Yoon Chang

Dr. Chang joined Argonne National Laboratory in 1974 and has been responsible for leadership of advanced reactor design and fuel cycle technology development activities in positions of increasing responsibility including: General Manager of the Integral Fast Reactor Program, 1984-94; Associate Laboratory Director for Engineering Research, 1998-02; Interim Laboratory Director, 1999-00; Associate Laboratory Director at Large, 2002-06; and Argonne Distinguished Fellow, 2006-08. He retired in November 2008. Currently he also serves as the Chair of IAEA’s Technical Working Group on Nuclear Fuel Cycle Options and Spent Fuel Management.

Dr. Chang’s most significant achievement is in the development of the Integral Fast Reactor (IFR) concept. In recognition of his technical analyses, decisions and leadership of all aspects of the IFR program, he was awarded the U.S. Department of Energy’s prestigious E.O. Lawrence Award.
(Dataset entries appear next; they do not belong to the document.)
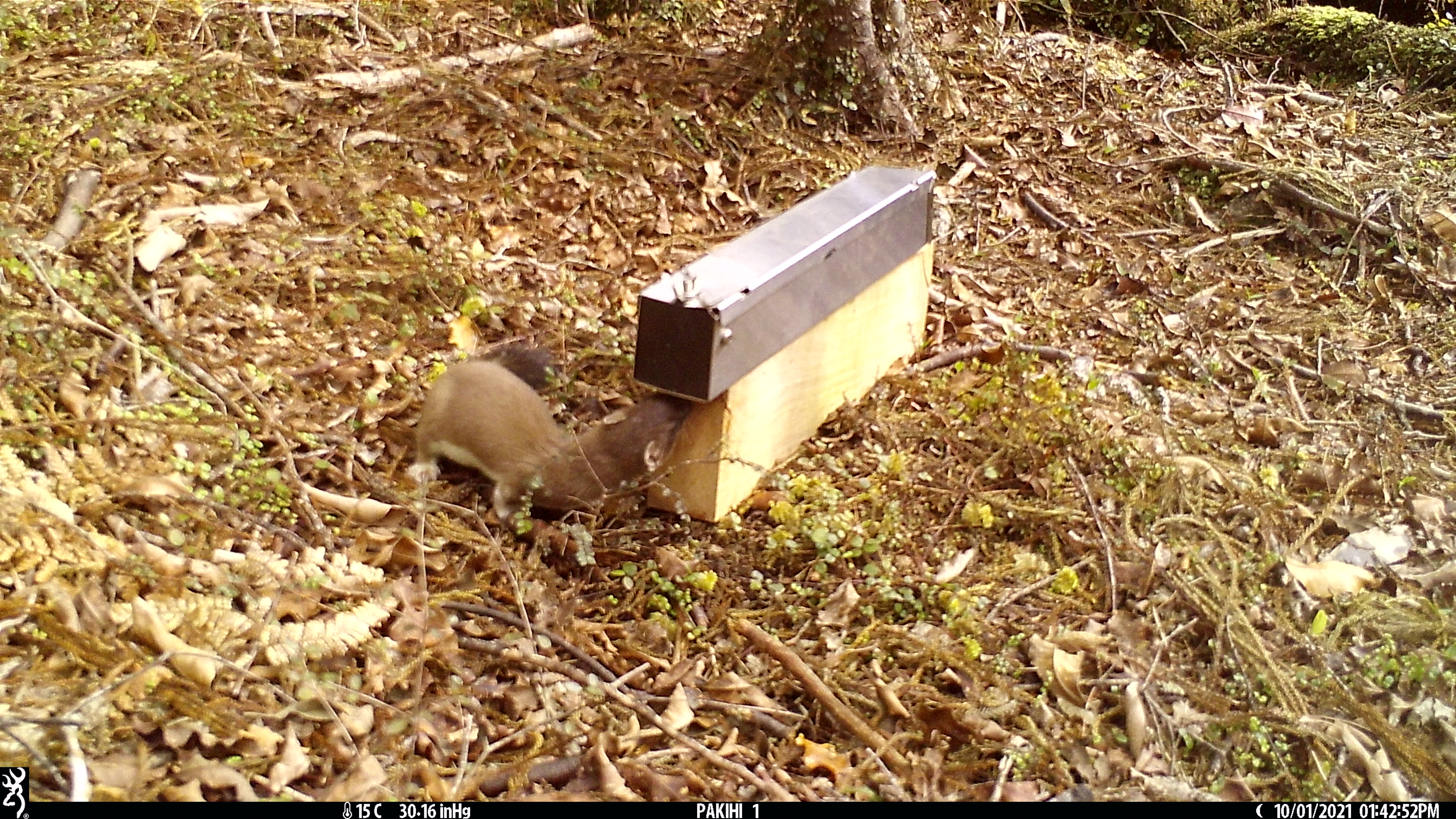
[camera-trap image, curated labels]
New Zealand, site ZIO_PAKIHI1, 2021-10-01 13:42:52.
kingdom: Animalia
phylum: Chordata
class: Mammalia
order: Carnivora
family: Mustelidae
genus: Mustela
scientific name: Mustela erminea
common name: stoat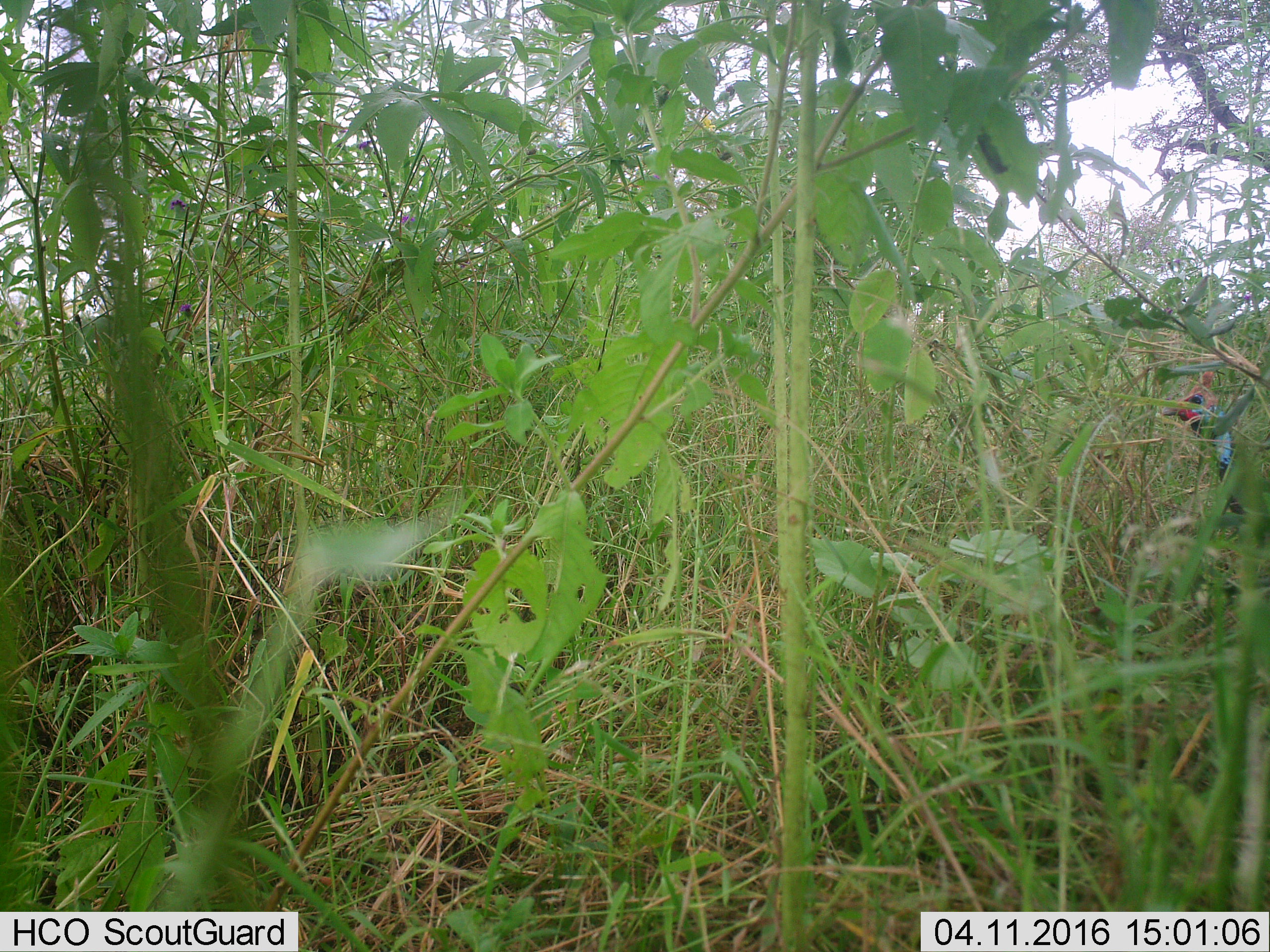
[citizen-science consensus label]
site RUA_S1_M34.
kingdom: Animalia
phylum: Chordata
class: Aves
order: Galliformes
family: Numididae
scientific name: Numididae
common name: guineafowl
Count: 1.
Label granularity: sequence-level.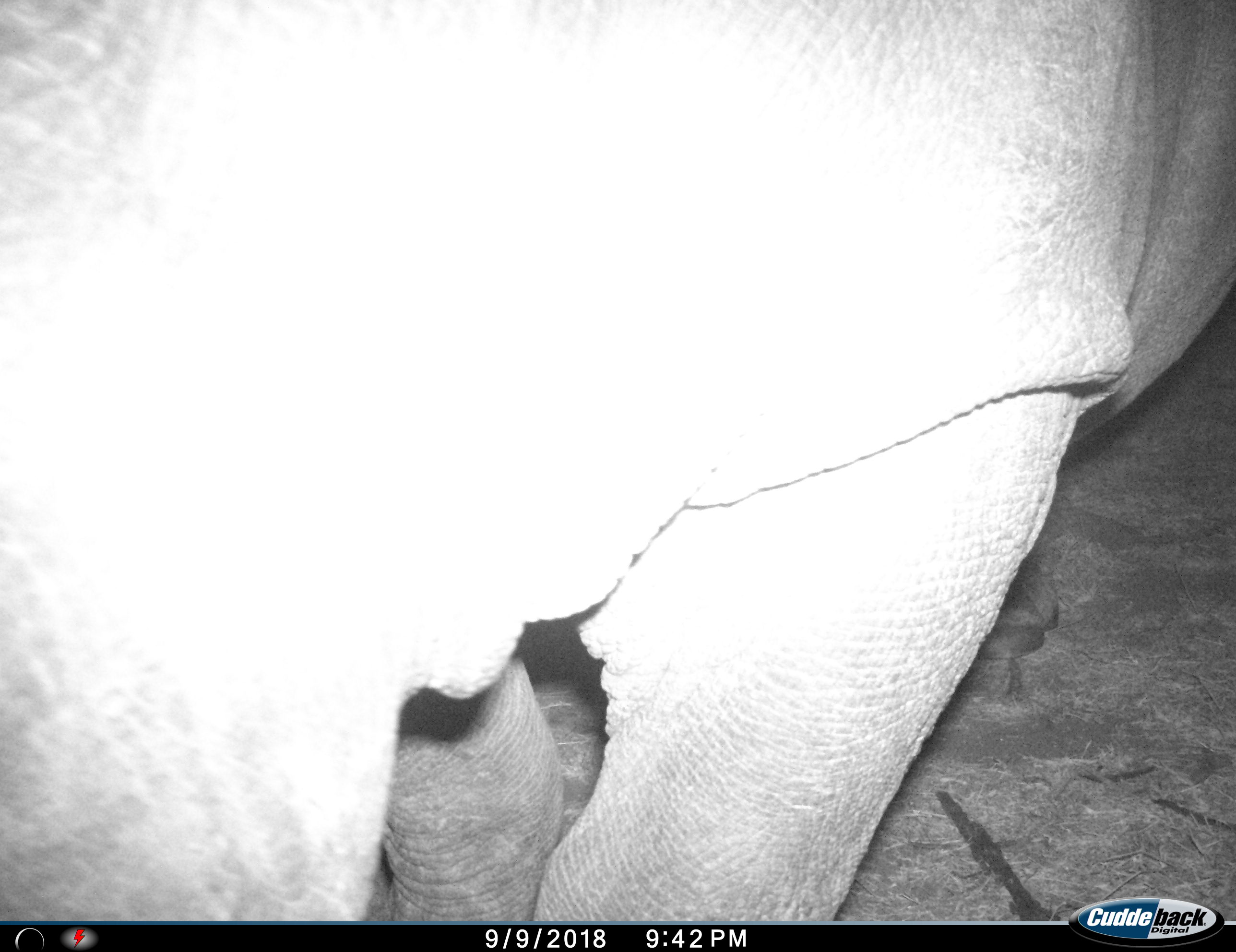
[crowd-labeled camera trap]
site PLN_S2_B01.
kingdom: Animalia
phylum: Chordata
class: Mammalia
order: Perissodactyla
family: Rhinocerotidae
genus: Ceratotherium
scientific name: Ceratotherium simum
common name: white rhinoceros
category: rhinoceroswhite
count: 1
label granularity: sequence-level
He is a Fellow and a recipient of the Walker Cisler Medal of American Nuclear Society.


"To get the kind of breeding gains that enable a 7-year doubling time, you need a mighty high breeding ratio, and to get that, you need a mighty fast spectrum and super-rapid reprocessing.
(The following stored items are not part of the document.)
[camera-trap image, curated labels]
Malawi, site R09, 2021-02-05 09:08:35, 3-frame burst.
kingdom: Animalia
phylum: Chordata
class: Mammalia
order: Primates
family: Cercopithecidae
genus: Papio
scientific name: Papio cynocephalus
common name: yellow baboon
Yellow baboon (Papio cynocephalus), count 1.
Since one of the tenets of IFR/PRISM is no separated plutonium, please help me understand how you're going to accomplish this? Please also explain how you're going to keep the reactor controllable in this hard spectrum, since resonance absorption (Doppler effect) is really your only self-control mechanism, and you're above all the resonances in energy in this hard spectrum.

Softening the spectrum to make the reactor controllable has been what every LMFBR around the world has had to do to make the reactor even mildly controllable, and this kills off the breeding ratio really fast."


Response by Dr. Yoon Chang:

The metal fuel used in the IFR, due to its high density, results in a most hardened spectrum and the best neutron economy (more excess neutrons that can be used for breeding). Some of these excess neutrons leak out of the active reactor core but captured in the external blankets to convert depleted uranium into plutonium. The harder the neutron spectrum, the higher the breeding ratio. Parenthetically, the neutron economy (excess neutrons) is dictated by fissile isotope and spectrum, and Th/U-233 cycle has a worse neutron economy than U/Pu cycle in fast spectrum, whereas the opposite is true in thermal reactors. Even then, achieving a breeding ratio of unity in thermal
spectrum is a great engineering challenge.

Super-rapid reprocessing is not necessary to achieve the 7-year doubling time. A two-year ex-core inventory is already accounted for in the doubling time calculation. We have two years to reprocess and refabricate.

In the IFR pyroprocessing, all actinides including Pu, Np, Am, Cm, etc. as well as some U and rare earth fission products (trace amounts) are recovered in a single product stream and electrorefining is incapable of separating out Pu from the rest of actinides. The blanket actinides are rich in Pu and less minor actinides. However, actinides from the blanket will be mixed with those from the driver
fuel in the electrorefiner or in the injection casting fabrication furnace. Hence, separated plutonium cannot be produced and the entire reprocessing and refabrication are carried out in the same hot cell, with no accessibility.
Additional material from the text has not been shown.